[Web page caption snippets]
━━━━

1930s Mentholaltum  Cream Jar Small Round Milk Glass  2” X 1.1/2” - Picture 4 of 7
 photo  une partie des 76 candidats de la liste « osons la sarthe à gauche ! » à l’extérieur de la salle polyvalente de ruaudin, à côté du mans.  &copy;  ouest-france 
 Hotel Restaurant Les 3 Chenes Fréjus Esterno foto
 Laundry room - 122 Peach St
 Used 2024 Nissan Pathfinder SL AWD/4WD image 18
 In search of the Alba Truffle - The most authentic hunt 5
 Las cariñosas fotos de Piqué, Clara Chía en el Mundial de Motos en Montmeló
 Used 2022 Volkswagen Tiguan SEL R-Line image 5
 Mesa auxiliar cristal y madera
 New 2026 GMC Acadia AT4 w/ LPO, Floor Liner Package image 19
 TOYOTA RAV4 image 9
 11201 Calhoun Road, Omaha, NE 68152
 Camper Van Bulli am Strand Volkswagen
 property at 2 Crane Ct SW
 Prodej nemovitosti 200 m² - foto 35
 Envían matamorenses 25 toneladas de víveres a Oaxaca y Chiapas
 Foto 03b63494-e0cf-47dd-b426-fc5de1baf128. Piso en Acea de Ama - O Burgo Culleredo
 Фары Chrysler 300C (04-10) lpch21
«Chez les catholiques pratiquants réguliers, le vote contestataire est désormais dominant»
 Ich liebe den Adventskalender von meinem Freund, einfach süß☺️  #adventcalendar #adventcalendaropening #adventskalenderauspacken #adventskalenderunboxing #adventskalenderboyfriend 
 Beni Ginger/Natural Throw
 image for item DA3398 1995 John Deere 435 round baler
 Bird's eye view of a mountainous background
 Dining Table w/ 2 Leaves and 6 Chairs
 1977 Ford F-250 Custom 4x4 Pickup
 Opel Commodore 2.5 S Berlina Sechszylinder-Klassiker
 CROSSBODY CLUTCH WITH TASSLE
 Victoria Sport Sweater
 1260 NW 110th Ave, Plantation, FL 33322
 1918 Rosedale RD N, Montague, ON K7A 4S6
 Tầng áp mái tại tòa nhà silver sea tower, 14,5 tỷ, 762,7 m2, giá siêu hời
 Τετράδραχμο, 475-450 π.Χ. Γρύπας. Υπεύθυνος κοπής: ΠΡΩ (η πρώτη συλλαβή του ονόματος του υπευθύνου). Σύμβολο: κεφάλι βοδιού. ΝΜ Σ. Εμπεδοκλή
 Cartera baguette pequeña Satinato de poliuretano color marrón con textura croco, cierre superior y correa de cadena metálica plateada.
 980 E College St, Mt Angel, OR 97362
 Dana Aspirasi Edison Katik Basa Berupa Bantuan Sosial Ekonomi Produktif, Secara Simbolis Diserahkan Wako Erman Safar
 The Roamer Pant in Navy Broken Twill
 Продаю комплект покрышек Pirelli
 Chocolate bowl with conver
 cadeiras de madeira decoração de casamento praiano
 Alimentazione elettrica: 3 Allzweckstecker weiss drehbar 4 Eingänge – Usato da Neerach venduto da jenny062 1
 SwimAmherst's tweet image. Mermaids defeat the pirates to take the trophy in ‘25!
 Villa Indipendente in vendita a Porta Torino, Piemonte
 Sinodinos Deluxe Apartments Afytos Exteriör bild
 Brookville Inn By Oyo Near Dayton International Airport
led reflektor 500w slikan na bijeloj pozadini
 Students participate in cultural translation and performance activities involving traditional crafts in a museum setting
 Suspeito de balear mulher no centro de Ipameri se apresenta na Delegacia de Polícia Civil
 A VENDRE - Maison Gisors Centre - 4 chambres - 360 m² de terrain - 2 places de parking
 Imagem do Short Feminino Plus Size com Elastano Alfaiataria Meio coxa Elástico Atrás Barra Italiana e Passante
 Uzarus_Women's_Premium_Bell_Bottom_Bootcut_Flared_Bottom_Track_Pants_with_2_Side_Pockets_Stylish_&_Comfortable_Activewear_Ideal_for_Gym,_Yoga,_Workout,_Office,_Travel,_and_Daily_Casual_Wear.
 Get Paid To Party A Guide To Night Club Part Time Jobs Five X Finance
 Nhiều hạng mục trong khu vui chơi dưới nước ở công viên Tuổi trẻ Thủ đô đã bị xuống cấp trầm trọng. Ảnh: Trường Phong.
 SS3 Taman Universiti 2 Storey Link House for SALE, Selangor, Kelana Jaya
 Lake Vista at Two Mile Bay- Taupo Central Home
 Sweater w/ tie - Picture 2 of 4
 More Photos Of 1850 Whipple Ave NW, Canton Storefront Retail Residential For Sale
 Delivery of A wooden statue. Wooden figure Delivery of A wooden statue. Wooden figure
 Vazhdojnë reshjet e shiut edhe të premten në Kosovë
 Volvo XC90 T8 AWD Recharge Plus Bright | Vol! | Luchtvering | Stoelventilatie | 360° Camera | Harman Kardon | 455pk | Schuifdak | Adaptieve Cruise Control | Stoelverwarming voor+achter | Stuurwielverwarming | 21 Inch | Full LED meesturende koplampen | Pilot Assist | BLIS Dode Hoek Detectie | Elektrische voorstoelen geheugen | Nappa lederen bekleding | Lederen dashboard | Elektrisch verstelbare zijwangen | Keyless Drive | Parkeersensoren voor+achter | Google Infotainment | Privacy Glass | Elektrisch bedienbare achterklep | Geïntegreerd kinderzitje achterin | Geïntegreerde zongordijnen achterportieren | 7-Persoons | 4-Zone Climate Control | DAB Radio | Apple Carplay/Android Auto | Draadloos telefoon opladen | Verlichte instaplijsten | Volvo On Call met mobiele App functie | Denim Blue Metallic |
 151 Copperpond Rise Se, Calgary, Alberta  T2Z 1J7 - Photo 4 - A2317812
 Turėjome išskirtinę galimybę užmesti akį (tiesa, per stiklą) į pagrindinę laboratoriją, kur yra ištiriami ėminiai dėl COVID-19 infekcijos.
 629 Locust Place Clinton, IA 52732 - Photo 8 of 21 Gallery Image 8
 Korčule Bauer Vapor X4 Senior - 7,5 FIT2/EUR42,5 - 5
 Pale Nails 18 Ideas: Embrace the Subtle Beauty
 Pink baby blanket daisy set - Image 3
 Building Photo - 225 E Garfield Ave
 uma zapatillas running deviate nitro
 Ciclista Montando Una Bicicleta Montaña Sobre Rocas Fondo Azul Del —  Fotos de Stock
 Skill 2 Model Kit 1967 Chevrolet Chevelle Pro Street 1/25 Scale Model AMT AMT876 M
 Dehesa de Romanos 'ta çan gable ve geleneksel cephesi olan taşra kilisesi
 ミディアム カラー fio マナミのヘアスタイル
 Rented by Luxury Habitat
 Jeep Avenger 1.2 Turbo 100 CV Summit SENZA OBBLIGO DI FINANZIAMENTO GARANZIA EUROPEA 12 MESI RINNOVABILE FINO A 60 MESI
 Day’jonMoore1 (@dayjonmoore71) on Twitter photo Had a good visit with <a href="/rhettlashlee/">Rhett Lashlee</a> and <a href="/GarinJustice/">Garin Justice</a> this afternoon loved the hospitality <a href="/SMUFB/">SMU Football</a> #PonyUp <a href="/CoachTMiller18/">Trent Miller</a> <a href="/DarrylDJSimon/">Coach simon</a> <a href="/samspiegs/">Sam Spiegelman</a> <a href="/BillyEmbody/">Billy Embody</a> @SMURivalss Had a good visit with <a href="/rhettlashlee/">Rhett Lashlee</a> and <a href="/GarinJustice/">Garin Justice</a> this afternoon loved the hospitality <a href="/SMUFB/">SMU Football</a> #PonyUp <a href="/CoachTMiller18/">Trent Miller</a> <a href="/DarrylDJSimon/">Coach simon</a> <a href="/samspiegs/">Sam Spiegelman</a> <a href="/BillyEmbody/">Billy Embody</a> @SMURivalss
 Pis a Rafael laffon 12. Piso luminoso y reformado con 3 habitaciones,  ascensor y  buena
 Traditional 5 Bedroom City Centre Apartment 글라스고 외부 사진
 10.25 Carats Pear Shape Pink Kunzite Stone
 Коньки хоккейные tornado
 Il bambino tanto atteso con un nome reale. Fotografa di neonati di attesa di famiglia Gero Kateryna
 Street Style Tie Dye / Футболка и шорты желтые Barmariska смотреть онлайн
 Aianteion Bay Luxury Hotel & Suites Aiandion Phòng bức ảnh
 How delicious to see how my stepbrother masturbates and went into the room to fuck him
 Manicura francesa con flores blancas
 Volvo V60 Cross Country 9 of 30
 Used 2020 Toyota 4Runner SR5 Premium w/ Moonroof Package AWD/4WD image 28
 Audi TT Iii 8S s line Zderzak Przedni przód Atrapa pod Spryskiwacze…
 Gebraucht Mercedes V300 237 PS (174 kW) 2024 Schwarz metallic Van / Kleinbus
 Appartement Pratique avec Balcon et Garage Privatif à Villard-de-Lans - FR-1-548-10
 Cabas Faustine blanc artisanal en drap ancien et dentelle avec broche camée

━━━━

▸ The task
Look through the entries above for the word "Centre". Copy every line where it shows up.

▸ Task response
 A VENDRE - Maison Gisors Centre - 4 chambres - 360 m² de terrain - 2 places de parking
 Traditional 5 Bedroom City Centre Apartment 글라스고 외부 사진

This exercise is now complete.